Task details:
Copy every line below character for character, leaving out the pictures.

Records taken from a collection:
▼▼▼
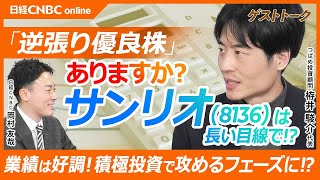 【サンリオは逆張り優良株？｜つばめ投資顧問栫井駿介氏】IP関連株は逆回転気味／サンリオの好調だった米州は頭打ちか／日中関係悪化も悪材料／業績の推移は好調で積極的な投資も行っている／長期投資銘柄｜日本株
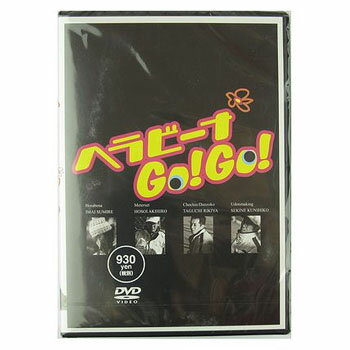 ダイワ(Daiwa) へらビーナ ゴーゴー DVD DVD90分 04004224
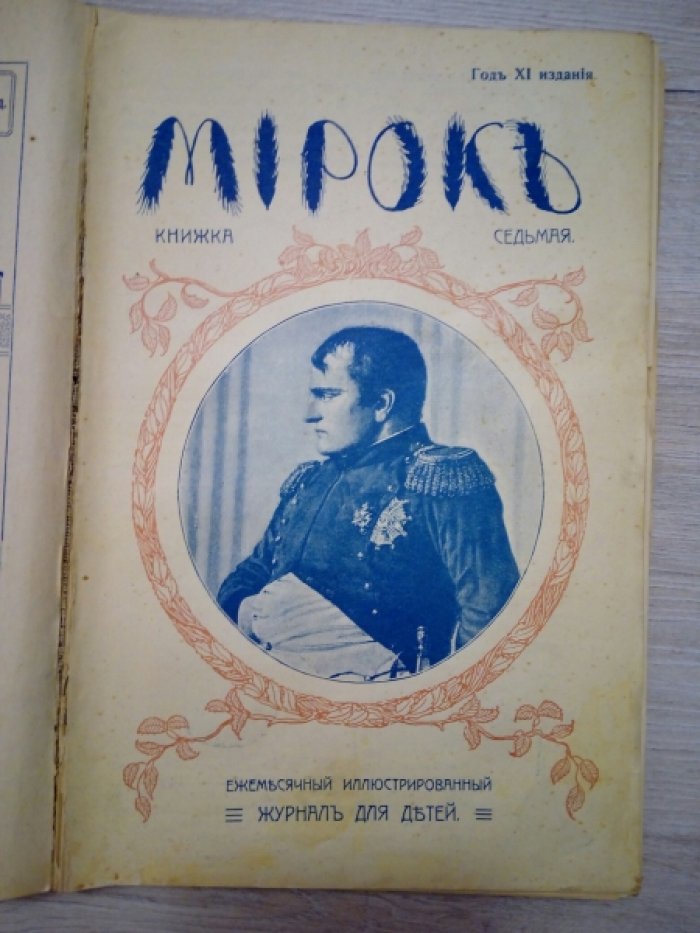 Мирок. Годовой комплект.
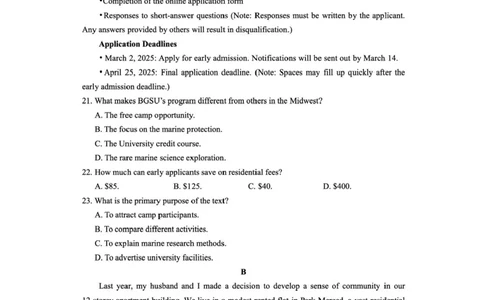 贵州省毕节市2025届高三年级高考第二次适应性考试英语+答案_2025年3月_250313贵州省毕节市2025届高三年级高考第二次适应性考试（毕节二诊）（全科）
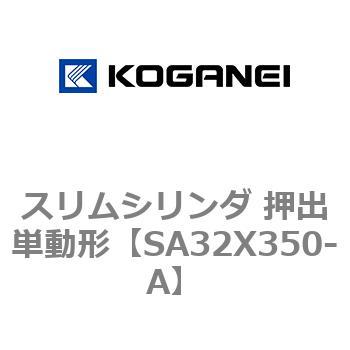 スリムシリンダ 押出単動形 コガネイ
▲▲▲
Exercise solution:
 【サンリオは逆張り優良株？｜つばめ投資顧問栫井駿介氏】IP関連株は逆回転気味／サンリオの好調だった米州は頭打ちか／日中関係悪化も悪材料／業績の推移は好調で積極的な投資も行っている／長期投資銘柄｜日本株
 ダイワ(Daiwa) へらビーナ ゴーゴー DVD DVD90分 04004224
 Мирок. Годовой комплект.
 贵州省毕节市2025届高三年级高考第二次适应性考试英语+答案_2025年3月_250313贵州省毕节市2025届高三年级高考第二次适应性考试（毕节二诊）（全科）
 スリムシリンダ 押出単動形 コガネイ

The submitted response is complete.